EXERCISE GOAL: Find the lines below in which the string "size" occurs. Copy each one.

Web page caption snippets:
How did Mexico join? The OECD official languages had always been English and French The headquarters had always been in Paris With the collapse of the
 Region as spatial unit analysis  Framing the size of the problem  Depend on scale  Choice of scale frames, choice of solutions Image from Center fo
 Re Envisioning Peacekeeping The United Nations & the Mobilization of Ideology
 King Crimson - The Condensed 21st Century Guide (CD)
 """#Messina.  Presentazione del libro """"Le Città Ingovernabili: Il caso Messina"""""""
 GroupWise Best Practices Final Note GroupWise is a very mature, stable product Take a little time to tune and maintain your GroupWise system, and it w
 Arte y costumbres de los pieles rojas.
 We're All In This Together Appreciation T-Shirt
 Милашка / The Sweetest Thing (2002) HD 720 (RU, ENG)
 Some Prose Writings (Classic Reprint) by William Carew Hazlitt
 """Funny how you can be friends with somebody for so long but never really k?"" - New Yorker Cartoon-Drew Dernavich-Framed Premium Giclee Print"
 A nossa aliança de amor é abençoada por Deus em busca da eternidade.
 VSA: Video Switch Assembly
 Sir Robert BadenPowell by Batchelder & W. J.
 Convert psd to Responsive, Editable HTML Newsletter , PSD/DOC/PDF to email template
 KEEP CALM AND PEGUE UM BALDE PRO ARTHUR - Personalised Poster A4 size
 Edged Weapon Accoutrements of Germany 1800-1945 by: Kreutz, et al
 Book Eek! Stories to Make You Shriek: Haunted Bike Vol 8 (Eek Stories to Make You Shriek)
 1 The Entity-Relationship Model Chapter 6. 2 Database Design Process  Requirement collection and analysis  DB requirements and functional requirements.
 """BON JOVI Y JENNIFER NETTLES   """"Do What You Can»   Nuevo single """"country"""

ANSWER TO THE PROBLEM:
 Region as spatial unit analysis  Framing the size of the problem  Depend on scale  Choice of scale frames, choice of solutions Image from Center fo
 KEEP CALM AND PEGUE UM BALDE PRO ARTHUR - Personalised Poster A4 size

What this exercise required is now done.